Written problem |
Rewrite every row below with "basement window" swapped for "cellar window" and nothing else changed. Leave the pictures out of your answer.

Data supplied |
※ ※ ※

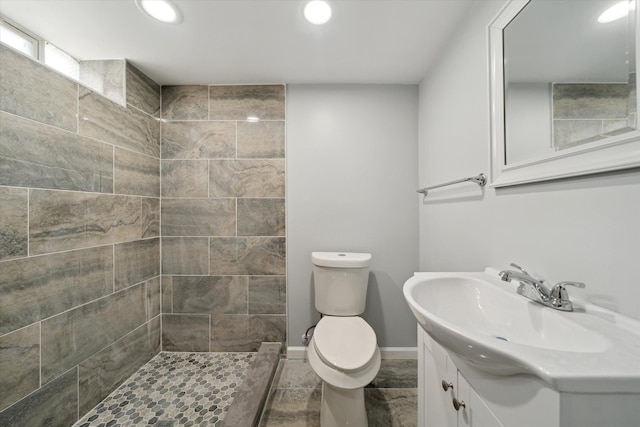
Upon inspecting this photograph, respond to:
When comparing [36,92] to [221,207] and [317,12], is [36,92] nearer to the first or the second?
[221,207]

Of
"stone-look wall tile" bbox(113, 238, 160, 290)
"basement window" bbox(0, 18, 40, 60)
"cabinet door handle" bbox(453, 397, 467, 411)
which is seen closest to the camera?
"cabinet door handle" bbox(453, 397, 467, 411)

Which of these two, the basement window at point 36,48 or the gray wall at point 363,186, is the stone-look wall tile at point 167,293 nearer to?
the gray wall at point 363,186

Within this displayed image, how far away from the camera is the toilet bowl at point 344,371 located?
3.58 feet

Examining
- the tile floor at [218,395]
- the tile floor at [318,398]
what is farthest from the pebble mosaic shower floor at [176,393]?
the tile floor at [318,398]

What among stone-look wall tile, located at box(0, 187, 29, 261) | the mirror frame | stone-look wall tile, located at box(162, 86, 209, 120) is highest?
stone-look wall tile, located at box(162, 86, 209, 120)

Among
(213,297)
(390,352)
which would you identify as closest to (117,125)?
(213,297)

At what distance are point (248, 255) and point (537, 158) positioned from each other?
5.73 ft

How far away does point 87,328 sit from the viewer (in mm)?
1260

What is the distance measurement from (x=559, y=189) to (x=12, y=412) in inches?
89.1

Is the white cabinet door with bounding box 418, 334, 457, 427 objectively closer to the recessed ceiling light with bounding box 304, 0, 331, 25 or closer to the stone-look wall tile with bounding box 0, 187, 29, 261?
the recessed ceiling light with bounding box 304, 0, 331, 25

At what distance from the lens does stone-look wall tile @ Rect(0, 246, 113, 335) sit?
96 centimetres

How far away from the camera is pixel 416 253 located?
1.80m

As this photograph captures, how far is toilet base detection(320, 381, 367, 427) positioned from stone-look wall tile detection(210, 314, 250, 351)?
2.72 ft

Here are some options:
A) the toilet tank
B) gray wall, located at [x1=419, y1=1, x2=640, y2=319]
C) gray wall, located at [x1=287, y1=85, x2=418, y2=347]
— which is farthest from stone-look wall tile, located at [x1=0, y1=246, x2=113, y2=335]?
gray wall, located at [x1=419, y1=1, x2=640, y2=319]
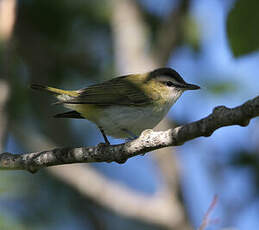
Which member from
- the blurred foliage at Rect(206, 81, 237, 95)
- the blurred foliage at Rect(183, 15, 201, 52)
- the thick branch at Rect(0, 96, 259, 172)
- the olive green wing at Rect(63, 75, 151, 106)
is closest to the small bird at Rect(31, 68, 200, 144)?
the olive green wing at Rect(63, 75, 151, 106)

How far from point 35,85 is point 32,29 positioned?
3.58 metres

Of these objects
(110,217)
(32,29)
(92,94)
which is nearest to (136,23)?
(32,29)

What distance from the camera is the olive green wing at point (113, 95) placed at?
399 cm

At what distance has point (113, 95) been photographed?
4246 mm

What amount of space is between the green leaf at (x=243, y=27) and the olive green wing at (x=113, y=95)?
2057mm

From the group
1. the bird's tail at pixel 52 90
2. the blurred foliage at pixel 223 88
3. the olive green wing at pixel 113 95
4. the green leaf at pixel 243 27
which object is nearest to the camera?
the green leaf at pixel 243 27

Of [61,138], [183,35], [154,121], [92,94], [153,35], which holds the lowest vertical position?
[154,121]

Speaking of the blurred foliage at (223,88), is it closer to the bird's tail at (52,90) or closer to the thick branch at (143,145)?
the bird's tail at (52,90)

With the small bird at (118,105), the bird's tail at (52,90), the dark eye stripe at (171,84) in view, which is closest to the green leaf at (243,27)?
the small bird at (118,105)

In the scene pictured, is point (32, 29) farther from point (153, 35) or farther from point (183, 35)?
point (183, 35)

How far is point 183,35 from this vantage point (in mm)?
6793

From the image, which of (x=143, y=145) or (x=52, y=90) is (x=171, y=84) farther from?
(x=143, y=145)

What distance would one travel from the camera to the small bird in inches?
158

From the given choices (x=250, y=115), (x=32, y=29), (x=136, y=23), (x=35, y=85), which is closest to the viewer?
(x=250, y=115)
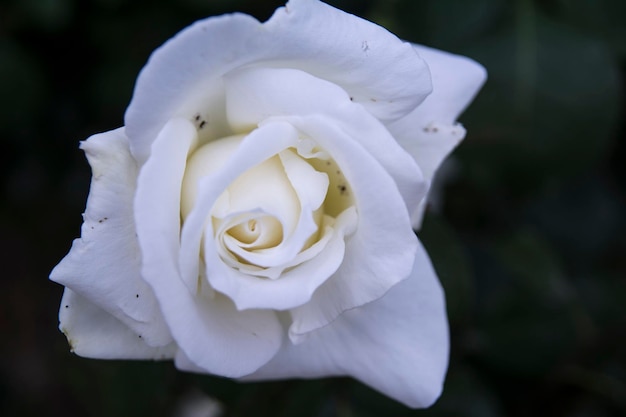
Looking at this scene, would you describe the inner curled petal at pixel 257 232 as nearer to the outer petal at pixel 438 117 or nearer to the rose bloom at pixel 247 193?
the rose bloom at pixel 247 193

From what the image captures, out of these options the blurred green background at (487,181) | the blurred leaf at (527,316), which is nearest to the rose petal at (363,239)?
the blurred green background at (487,181)

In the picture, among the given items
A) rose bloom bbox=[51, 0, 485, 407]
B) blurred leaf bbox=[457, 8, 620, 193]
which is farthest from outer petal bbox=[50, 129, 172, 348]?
blurred leaf bbox=[457, 8, 620, 193]

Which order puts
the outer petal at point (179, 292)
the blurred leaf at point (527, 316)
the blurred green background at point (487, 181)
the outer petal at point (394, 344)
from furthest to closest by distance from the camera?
the blurred leaf at point (527, 316), the blurred green background at point (487, 181), the outer petal at point (394, 344), the outer petal at point (179, 292)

※ ※ ※

Answer for the task |
Upon inspecting this photograph, respond to:
When comparing [36,92] to [221,207] and [317,12], is [36,92] nearer to the first or the second?
[221,207]

Of
"stone-look wall tile" bbox(113, 238, 160, 290)
"cellar window" bbox(0, 18, 40, 60)
"cabinet door handle" bbox(453, 397, 467, 411)
which is seen closest to the camera?
"cabinet door handle" bbox(453, 397, 467, 411)

Which of these two, the cellar window at point 36,48 or the gray wall at point 363,186, is the stone-look wall tile at point 167,293 nearer to?
the gray wall at point 363,186

Within this displayed image, how far away from the camera is the toilet bowl at point 344,371 located?
3.58 feet

Examining
- the tile floor at [218,395]
- the tile floor at [318,398]
what is farthest from the pebble mosaic shower floor at [176,393]?
the tile floor at [318,398]

What among stone-look wall tile, located at box(0, 187, 29, 261) | the mirror frame | stone-look wall tile, located at box(162, 86, 209, 120) is highest?
stone-look wall tile, located at box(162, 86, 209, 120)

Among
(213,297)
(390,352)
which would you identify as closest to (117,125)?
(213,297)

At what distance are point (248, 255) and point (537, 158) positioned from each other?
5.73 ft

How far away does point 87,328 sit from the viewer (in mm)?
1260

What is the distance measurement from (x=559, y=189) to (x=12, y=412) in inches?
89.1

Is the white cabinet door with bounding box 418, 334, 457, 427 objectively closer to the recessed ceiling light with bounding box 304, 0, 331, 25 or closer to the stone-look wall tile with bounding box 0, 187, 29, 261?
the recessed ceiling light with bounding box 304, 0, 331, 25

At what distance from the lens does stone-look wall tile @ Rect(0, 246, 113, 335) sit?
96 centimetres

How far away from the camera is pixel 416 253 located?
1.80m

As this photograph captures, how far is toilet base detection(320, 381, 367, 427) positioned from stone-look wall tile detection(210, 314, 250, 351)?
2.72 ft

Here are some options:
A) the toilet tank
B) gray wall, located at [x1=419, y1=1, x2=640, y2=319]
C) gray wall, located at [x1=287, y1=85, x2=418, y2=347]
— which is farthest from stone-look wall tile, located at [x1=0, y1=246, x2=113, y2=335]?
gray wall, located at [x1=419, y1=1, x2=640, y2=319]
Which member from
- the blurred foliage at Rect(206, 81, 237, 95)
- the blurred foliage at Rect(183, 15, 201, 52)
- the thick branch at Rect(0, 96, 259, 172)
- the olive green wing at Rect(63, 75, 151, 106)
is closest to the small bird at Rect(31, 68, 200, 144)?
the olive green wing at Rect(63, 75, 151, 106)

How far from point 35,85 is point 32,29 positioned?
3.58 metres

Of these objects
(110,217)
(32,29)
(92,94)
which is nearest to (136,23)?
(32,29)

What distance from the camera is the olive green wing at point (113, 95) placed at?
399 cm

At what distance has point (113, 95) been photographed?
4246 mm

What amount of space is between the green leaf at (x=243, y=27) and the olive green wing at (x=113, y=95)?
2057mm

From the group
1. the bird's tail at pixel 52 90
2. the blurred foliage at pixel 223 88
3. the olive green wing at pixel 113 95
4. the green leaf at pixel 243 27
which object is nearest to the camera?
the green leaf at pixel 243 27

Of [61,138], [183,35], [154,121], [92,94], [153,35], which holds the lowest vertical position?
[154,121]

Speaking of the blurred foliage at (223,88), is it closer to the bird's tail at (52,90) or closer to the thick branch at (143,145)?
the bird's tail at (52,90)

With the small bird at (118,105), the bird's tail at (52,90), the dark eye stripe at (171,84) in view, which is closest to the green leaf at (243,27)?
the small bird at (118,105)

In the scene pictured, is point (32, 29) farther from point (153, 35) or farther from point (183, 35)?
point (183, 35)

How far is point 183,35 from this vantage point (in mm)?
6793

From the image, which of (x=143, y=145) or (x=52, y=90) is (x=171, y=84) farther from?
(x=143, y=145)

What distance would one travel from the camera to the small bird in inches?
158

From the given choices (x=250, y=115), (x=32, y=29), (x=136, y=23), (x=35, y=85), which is closest to the viewer?
(x=250, y=115)
Looking at this scene, would you describe the inner curled petal at pixel 257 232 as nearer to the outer petal at pixel 438 117 or nearer to the rose bloom at pixel 247 193?
the rose bloom at pixel 247 193

From what the image captures, out of these options the blurred green background at (487,181) | the blurred leaf at (527,316), which is nearest to the rose petal at (363,239)?
the blurred green background at (487,181)

In the picture, among the given items
A) rose bloom bbox=[51, 0, 485, 407]
B) blurred leaf bbox=[457, 8, 620, 193]
which is farthest from outer petal bbox=[50, 129, 172, 348]?
blurred leaf bbox=[457, 8, 620, 193]

Which order puts
the outer petal at point (179, 292)
the blurred leaf at point (527, 316)
the blurred green background at point (487, 181)
the outer petal at point (394, 344)
from furthest to closest by distance from the camera?
the blurred leaf at point (527, 316), the blurred green background at point (487, 181), the outer petal at point (394, 344), the outer petal at point (179, 292)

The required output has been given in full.